Les enjeux nationaux et internationaux de la guerre du droit
Le droit continental est à l’origine du droit international public, lequel est fondé sur le concept de personne morale de droit public, par nature hors du champ commercial. Ces personnes morales de droit public, les États, sont au-dessus des personnes morales de droit privé qu’elles sont, en particulier, chargées de réguler.
Il est tout à fait clair que des instances comme l’OCDE, l’OMC, la banque mondiale (avec ses cours d’arbitrages), la BRI et le FMI ont eu pour objet, et partiellement pour effet, de renverser cet ordre juridique établi afin de faire passer les personnes morales de droit privé au-dessus des personnes morales de droit public que sont les États, dont la capacité normative et régulatrice est de plus en plus ouvertement contestée.

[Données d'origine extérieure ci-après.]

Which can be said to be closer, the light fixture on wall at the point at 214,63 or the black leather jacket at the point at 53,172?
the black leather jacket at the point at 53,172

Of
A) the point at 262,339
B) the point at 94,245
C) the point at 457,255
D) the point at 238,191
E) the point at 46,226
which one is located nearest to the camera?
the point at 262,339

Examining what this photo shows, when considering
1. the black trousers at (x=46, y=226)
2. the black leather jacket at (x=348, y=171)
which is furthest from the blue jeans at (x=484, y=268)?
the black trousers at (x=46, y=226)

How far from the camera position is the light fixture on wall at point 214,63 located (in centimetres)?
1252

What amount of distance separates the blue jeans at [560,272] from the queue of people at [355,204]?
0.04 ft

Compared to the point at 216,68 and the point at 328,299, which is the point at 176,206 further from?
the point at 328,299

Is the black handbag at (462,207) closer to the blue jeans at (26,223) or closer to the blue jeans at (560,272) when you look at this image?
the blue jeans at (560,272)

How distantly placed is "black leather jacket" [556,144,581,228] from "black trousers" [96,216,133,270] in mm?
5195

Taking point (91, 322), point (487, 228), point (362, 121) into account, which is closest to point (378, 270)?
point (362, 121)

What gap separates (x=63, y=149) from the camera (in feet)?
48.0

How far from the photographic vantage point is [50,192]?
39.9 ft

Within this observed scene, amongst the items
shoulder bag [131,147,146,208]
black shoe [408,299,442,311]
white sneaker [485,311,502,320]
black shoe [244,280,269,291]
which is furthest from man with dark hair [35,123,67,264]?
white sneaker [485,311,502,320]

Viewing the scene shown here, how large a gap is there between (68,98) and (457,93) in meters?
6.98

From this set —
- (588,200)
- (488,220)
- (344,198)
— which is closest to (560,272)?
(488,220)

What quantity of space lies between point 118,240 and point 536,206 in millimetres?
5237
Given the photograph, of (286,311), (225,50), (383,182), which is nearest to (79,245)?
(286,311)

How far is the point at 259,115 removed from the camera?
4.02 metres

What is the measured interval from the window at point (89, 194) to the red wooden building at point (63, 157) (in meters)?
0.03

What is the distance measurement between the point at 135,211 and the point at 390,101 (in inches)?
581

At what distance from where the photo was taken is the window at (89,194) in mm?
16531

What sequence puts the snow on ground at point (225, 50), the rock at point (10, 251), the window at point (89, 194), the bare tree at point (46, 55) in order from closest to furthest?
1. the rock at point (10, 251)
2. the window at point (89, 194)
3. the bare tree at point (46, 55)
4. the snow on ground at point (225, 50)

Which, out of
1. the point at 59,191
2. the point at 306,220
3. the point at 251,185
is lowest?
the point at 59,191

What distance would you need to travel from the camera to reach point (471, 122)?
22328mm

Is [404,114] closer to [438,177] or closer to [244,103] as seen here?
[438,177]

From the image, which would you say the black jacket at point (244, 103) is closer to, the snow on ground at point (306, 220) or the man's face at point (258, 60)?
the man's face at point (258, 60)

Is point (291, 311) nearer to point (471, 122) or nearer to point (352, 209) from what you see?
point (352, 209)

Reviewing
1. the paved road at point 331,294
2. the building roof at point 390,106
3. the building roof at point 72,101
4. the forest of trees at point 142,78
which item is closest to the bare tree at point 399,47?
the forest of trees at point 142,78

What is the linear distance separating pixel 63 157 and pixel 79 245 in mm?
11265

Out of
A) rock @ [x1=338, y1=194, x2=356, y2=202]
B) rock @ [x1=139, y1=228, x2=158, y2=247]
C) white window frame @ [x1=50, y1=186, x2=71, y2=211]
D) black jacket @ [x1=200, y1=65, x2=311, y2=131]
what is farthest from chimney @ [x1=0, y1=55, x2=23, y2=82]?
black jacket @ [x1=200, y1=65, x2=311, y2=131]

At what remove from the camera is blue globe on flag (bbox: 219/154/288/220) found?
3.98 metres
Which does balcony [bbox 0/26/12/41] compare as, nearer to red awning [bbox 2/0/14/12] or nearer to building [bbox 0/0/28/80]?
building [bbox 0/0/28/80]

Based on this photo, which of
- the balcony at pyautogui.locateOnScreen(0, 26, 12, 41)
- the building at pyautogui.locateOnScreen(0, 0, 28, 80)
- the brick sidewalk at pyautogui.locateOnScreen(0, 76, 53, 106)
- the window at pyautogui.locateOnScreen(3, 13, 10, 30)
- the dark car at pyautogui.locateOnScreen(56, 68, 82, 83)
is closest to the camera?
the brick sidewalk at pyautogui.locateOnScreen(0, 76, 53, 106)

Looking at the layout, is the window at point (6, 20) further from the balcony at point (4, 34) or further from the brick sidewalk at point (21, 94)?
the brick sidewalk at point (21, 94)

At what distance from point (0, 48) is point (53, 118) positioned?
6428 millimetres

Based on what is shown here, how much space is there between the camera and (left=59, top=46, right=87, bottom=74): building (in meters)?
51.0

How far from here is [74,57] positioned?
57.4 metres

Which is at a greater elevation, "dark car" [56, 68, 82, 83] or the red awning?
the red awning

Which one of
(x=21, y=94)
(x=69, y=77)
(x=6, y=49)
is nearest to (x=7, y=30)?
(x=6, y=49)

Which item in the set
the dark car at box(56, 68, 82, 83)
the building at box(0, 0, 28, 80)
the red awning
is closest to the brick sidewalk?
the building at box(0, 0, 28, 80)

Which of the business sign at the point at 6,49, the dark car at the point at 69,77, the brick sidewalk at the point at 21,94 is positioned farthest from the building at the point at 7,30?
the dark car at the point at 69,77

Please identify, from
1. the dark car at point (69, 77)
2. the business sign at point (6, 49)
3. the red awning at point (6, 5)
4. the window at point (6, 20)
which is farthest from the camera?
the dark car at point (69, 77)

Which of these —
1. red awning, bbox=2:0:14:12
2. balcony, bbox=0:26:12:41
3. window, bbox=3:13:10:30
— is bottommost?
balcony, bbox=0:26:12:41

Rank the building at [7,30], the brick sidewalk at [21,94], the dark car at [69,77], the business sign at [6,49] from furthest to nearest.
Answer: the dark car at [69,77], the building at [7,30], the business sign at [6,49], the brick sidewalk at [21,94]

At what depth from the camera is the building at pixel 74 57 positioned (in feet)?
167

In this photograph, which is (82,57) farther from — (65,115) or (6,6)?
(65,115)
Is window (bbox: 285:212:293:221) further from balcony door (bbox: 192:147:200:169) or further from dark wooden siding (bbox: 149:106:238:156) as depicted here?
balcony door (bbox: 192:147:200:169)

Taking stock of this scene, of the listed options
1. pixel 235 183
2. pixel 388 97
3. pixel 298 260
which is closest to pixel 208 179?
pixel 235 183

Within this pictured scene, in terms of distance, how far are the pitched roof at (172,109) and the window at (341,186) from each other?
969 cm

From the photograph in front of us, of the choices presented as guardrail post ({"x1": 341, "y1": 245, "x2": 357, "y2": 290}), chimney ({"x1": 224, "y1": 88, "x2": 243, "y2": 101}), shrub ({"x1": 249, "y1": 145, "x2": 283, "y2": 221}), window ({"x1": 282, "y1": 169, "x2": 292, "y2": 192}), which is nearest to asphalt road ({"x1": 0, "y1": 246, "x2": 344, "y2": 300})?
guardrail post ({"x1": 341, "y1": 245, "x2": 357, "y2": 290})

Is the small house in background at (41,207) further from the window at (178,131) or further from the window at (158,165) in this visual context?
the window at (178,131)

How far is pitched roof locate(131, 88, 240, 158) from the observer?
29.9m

Il est tout aussi clair que la contestation de la suprématie étatique correspond, in fine, à une ligne rouge que les États appartenant à l’OCS refuseront toujours, à très juste titre, de franchir ; du moins tant que perdurera la domination juridique, financière et économiques desdites entités privées par la Haute finance de la City.
Récemment, la rumeur a couru (et a surtout beaucoup enflée) selon laquelle tous les problèmes de la commercialisation des personnes et des États seraient résolus par le fait d’adhérer à la Common Law Court anglo-saxonne qui prétend s’affranchir de la domination financière.
Cette rumeur, partie du Canada, très probablement de certains milieux financiers, prétend que l’État civil est une institution commerciale ayant pour objet de rendre tous les gens qui y sont inscrits objet de commerce.
Rien n’est plus faux ! Cette interprétation relève d’une pure et simple imposture. Le droit continental a bâti la notion d’État civil sur la nécessité de cohérence du groupe : il s’agit d’acter aux yeux de tous l’arrivée d’un nouveau membre (naissance), le départ d’autres (décès) et les mariages, divorces etc., toutes les étapes importantes qui rythment la vie en commun. L’État civil, qui n’a jamais été une institution commerciale, a tout au contraire pour objet d’acter la place de l’individu dans le groupe. Nous avons ici à faire à une grossière manipulation du réel, destinée à discréditer notre droit millénaire, lequel est pourtant – seul – à l’origine de la Civilisation Européenne.
Prétendre résoudre les problèmes de l’intégrisme commercial par le droit britannique relève, à peu de chose près, de la même aberration que celle consistant à dire : « l’Europe nous mène au bord du gouffre, il nous faut encore plus d’Europe… ».
En effet, puisque la Common Law s’est dès le départ, par construction, affranchie des règles du droit naturel, pour devenir un simple outil au service de l’empire commercialo-maritime britannique, comment imaginer qu’elle sera durablement en mesure de protéger les personnes et les États ?
Là réside le paradoxe : sous prétexte de nous libérer de la domination financière qui nous vient justement du concept de droit utilitariste développé par l’empire britannique, il nous est enjoint de renoncer à tous les fondamentaux juridiques millénaires qui ont permis le développement de la Civilisation européenne, bâtie autour du respect et la protection de la personne humaine et de l’existence d’un champ politique, par essence hors du commerce. Ces fondamentaux politiques – hors du commerce – n’ont pu se développer que parce que le Droit, entendu comme une science humaine développée par des légistes avisés et cultivés, était par essence – c’est-à-dire à la fois par nature et par fonction – borné par les principes intangibles du « droit naturel ».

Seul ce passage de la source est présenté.